▸ WORK TO BE COMPLETED: Transcribe each of the records below word for word, keeping their original languages and punctuation. Omit the picture markers from your answer.

[Saved data entries]
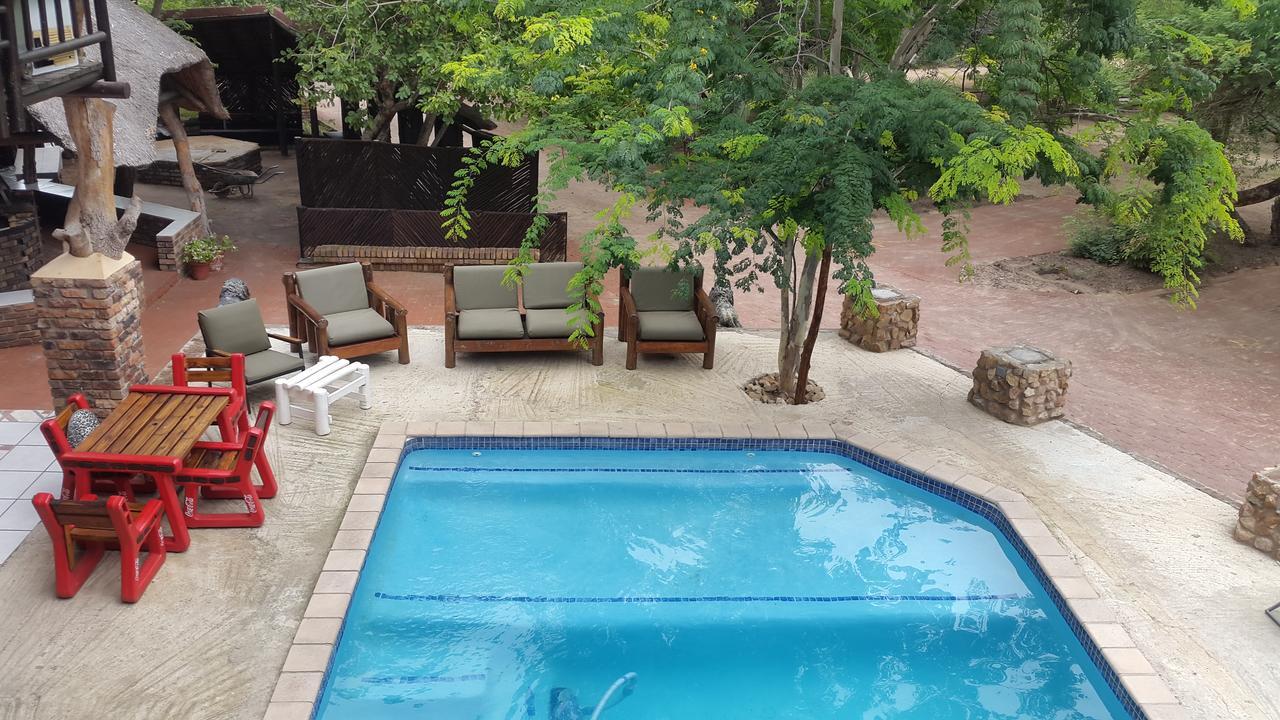 Jabula Lodge Marloth Park Exterior foto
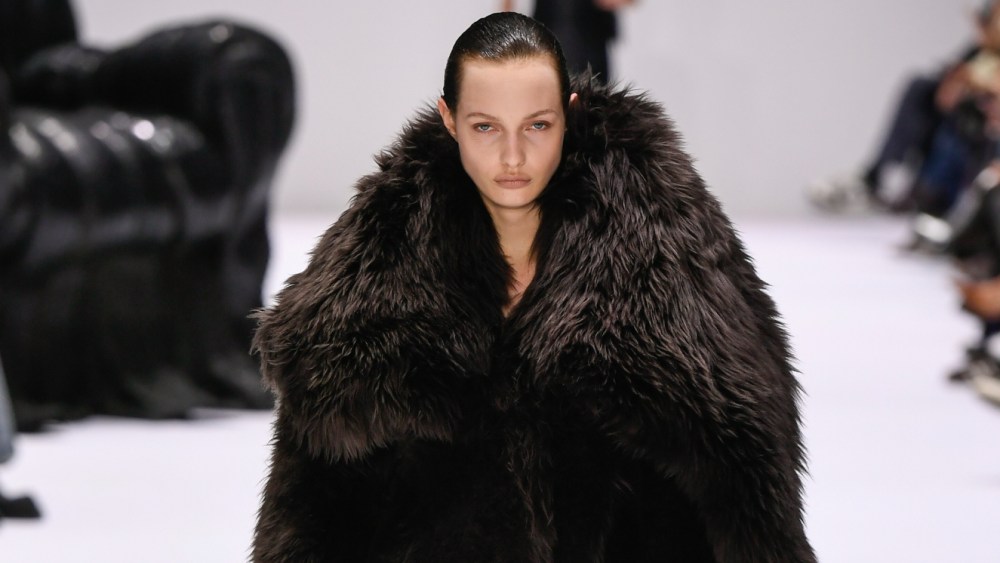 Acne Studios Ready-to-Wear Fall 2024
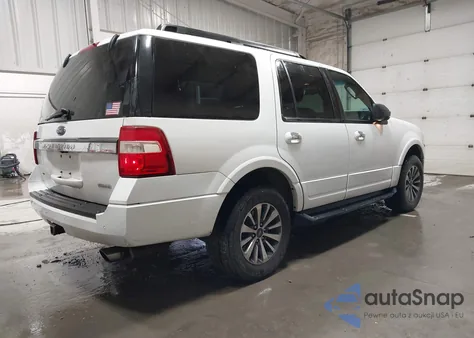 2017 Ford Expedition Xlt z USA, uszkodzony, nr VIN 1FMJU1JT1HEA06326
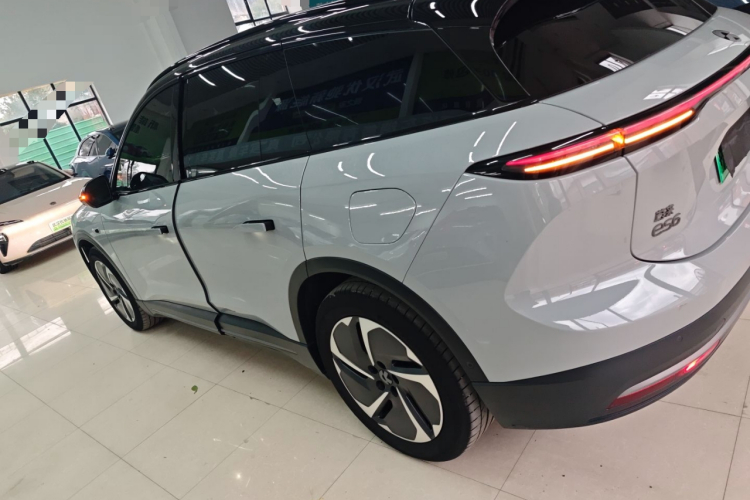 蔚来ES6 2023款 75kWh车身外观6003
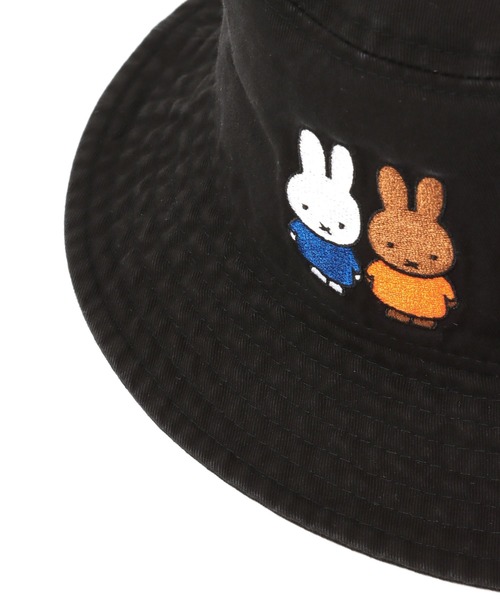 studio CLIP（スタディオクリップ）の「【WEB限定】NEWERA DickBruna バケットハット（ハット・レディース・ブラック/カーキ/ブルー・FREE）」の9枚目の写真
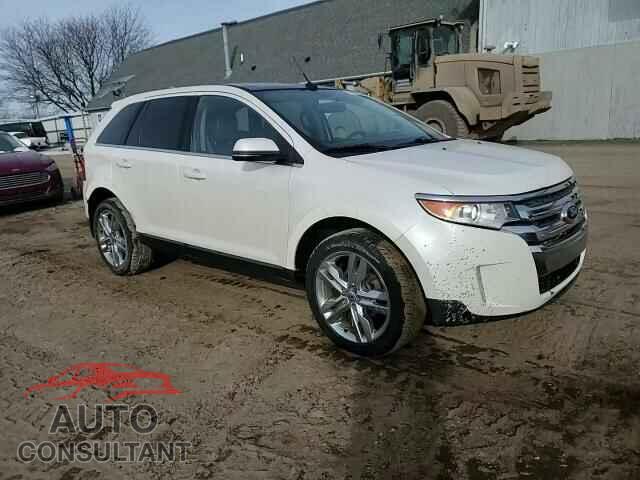 FORD EDGE 2013 - 2FMDK4KC9DBA78173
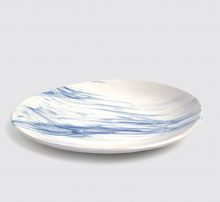 Load image into Gallery viewer, The Confluence Dinner Plate - Indigo
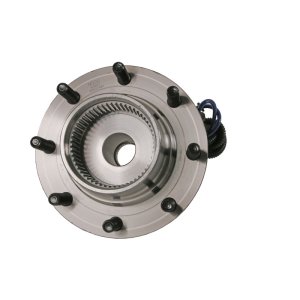 Ford F-250 Super Duty Front Hub Assembly - Moog - `99-`04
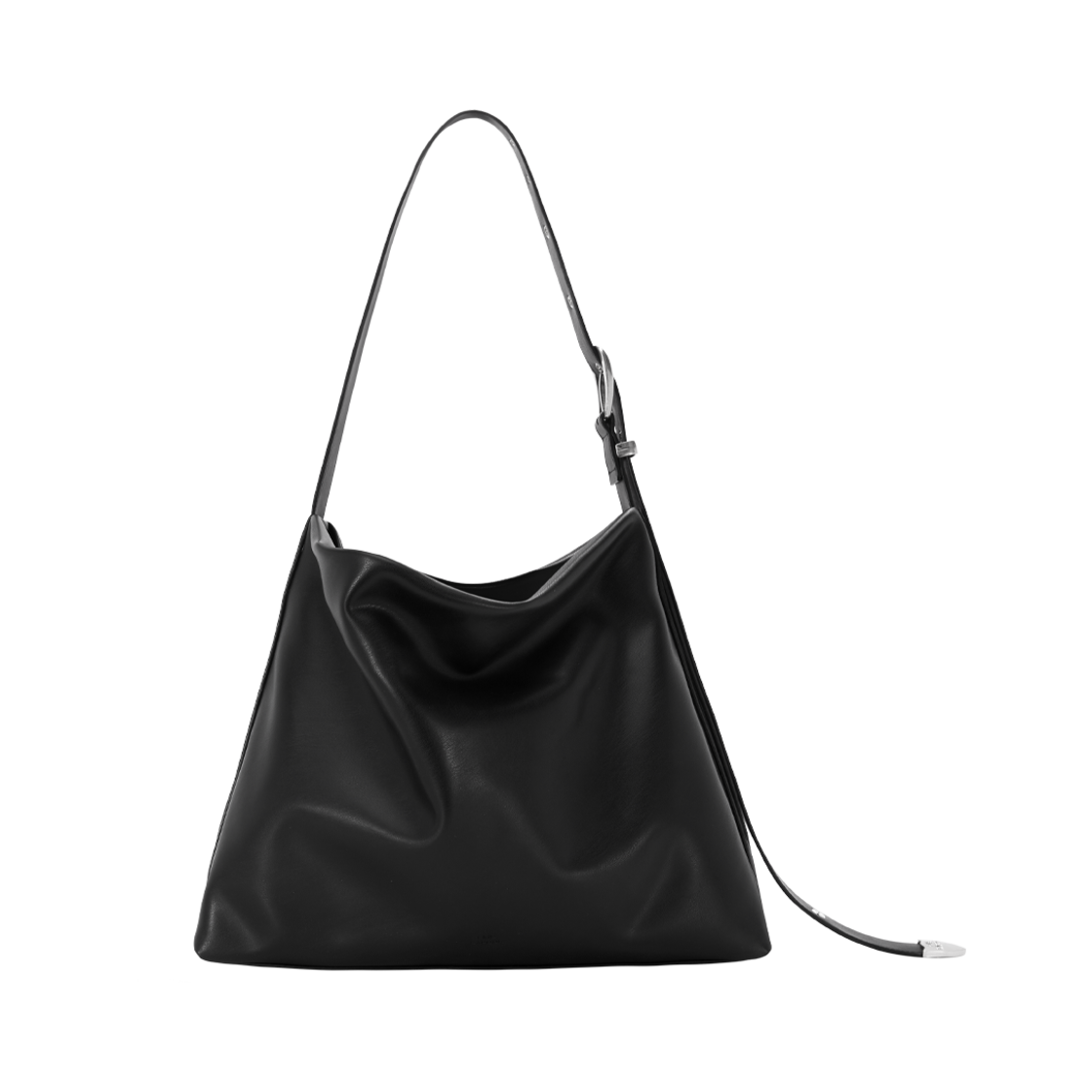 파인드카푸어 벨티 오버백 35 블랙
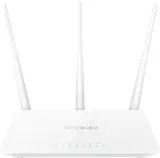 Роутер беспроводной Tenda F3 N300 10/100BASE-TX белый Image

▸ FINAL ANSWER:
 Jabula Lodge Marloth Park Exterior foto
 Acne Studios Ready-to-Wear Fall 2024
 2017 Ford Expedition Xlt z USA, uszkodzony, nr VIN 1FMJU1JT1HEA06326
 蔚来ES6 2023款 75kWh车身外观6003
 studio CLIP（スタディオクリップ）の「【WEB限定】NEWERA DickBruna バケットハット（ハット・レディース・ブラック/カーキ/ブルー・FREE）」の9枚目の写真
 FORD EDGE 2013 - 2FMDK4KC9DBA78173
 Load image into Gallery viewer, The Confluence Dinner Plate - Indigo
 Ford F-250 Super Duty Front Hub Assembly - Moog - `99-`04
 파인드카푸어 벨티 오버백 35 블랙
 Роутер беспроводной Tenda F3 N300 10/100BASE-TX белый Image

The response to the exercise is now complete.